Key Steps Summarized:

  1. Initial troubleshooting of storage occupancy
    • utilizationdu respond in singingncdu and other tools to quickly locate directories that take up a lot of space.
    • discoveries/var/lib/docker Catalogs take up a lot of storage space.
  2. In-depth positioning of specific issues
    • Finding the path to the specific container log file and confirming which container is generating a large number of logs by its container ID.
    • utilizationdocker inspect respond in singingdocker logs, further analyze the contents of the log.
  3. sort
    • Emptied the oversized container log file bytruncate Command to release the space immediately.
    • Modify the Docker configuration file () limits the size of the log file to avoid similar problems from happening again.
  4. Validation and Optimization
    • A restart of the Docker service verified that the service is working properly.
    • utilizationdocker system prune Cleaned up useless resources and planned log management strategy.

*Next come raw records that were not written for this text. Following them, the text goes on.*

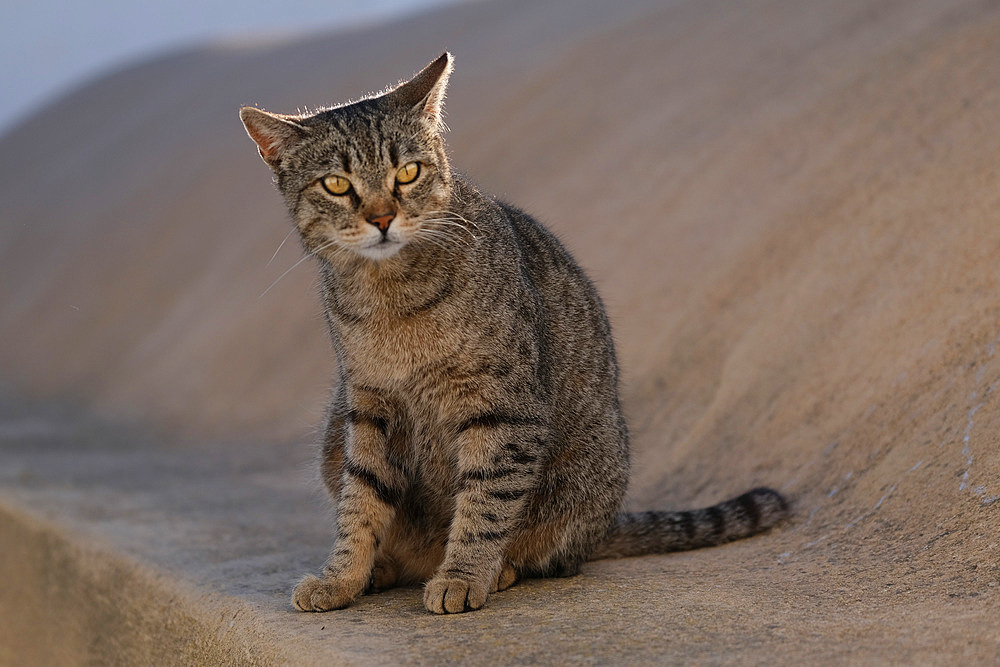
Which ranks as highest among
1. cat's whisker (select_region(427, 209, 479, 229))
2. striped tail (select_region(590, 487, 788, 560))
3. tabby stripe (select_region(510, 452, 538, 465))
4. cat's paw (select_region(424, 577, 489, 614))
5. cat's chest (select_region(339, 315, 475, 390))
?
cat's whisker (select_region(427, 209, 479, 229))

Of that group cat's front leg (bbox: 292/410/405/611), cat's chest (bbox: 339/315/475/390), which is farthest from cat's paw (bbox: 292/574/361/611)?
cat's chest (bbox: 339/315/475/390)

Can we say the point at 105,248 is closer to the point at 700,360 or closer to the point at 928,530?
the point at 700,360

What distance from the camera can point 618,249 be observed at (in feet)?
27.9

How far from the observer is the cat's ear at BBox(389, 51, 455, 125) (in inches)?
148

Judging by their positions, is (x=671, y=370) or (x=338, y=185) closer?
(x=338, y=185)

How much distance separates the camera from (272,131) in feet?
12.2

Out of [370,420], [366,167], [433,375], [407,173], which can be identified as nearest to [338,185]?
[366,167]

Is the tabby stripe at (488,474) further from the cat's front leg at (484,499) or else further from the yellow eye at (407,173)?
the yellow eye at (407,173)

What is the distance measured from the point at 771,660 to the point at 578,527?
1.16 metres

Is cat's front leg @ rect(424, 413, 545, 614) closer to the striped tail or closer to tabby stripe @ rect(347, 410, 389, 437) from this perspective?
tabby stripe @ rect(347, 410, 389, 437)

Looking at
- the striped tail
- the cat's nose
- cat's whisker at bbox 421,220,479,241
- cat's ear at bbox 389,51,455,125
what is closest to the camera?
the cat's nose

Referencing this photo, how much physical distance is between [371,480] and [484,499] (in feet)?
1.47

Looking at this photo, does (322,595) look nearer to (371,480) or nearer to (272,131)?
(371,480)

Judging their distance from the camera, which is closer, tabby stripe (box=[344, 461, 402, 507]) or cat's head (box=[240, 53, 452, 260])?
cat's head (box=[240, 53, 452, 260])
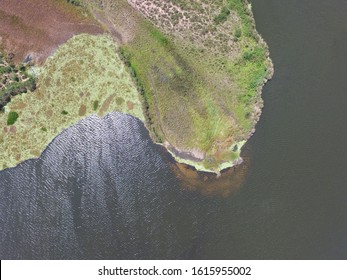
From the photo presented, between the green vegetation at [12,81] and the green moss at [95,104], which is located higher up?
the green moss at [95,104]

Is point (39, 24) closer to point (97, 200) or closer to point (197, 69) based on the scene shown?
point (197, 69)

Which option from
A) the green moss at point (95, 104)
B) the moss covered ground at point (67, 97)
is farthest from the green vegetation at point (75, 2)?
the green moss at point (95, 104)

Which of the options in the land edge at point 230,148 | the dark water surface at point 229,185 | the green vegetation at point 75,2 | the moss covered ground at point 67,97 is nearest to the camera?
the dark water surface at point 229,185

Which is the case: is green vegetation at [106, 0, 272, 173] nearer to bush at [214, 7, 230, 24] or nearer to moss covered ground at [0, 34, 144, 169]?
bush at [214, 7, 230, 24]

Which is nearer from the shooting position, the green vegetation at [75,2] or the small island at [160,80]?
the small island at [160,80]

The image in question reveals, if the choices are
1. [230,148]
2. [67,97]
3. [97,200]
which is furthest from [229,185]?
[67,97]

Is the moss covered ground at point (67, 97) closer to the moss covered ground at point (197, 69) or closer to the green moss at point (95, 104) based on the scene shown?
the green moss at point (95, 104)

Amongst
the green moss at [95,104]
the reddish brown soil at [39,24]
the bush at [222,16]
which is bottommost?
the green moss at [95,104]

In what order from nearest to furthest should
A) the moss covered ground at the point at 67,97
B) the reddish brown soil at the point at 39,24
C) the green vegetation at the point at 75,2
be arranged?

Personal Takeaways and Reflections:

This problem solving has impressed upon me the following:

  • Importance of system monitoring: Timely monitoring of storage usage can prevent problems from escalating.
  • Log Management Best Practices: Excessive growth of log files is a common cause of storage occupancy, and reasonable log size limits must be set.
  • Efficient use of toolsduncdu and tools such as Docker commands have greatly improved efficiency in troubleshooting problems.
  • Routine Maintenance Habits: Periodic cleanup of useless container resources (e.g., stopped containers, unused images) keeps the system running healthy.

This practice not only solved the disk space problem, but also gave me a deeper understanding of Linux system management and Docker operation and maintenance. In my future operation and maintenance work, I will pay more attention to system monitoring and optimization to prevent similar problems in advance.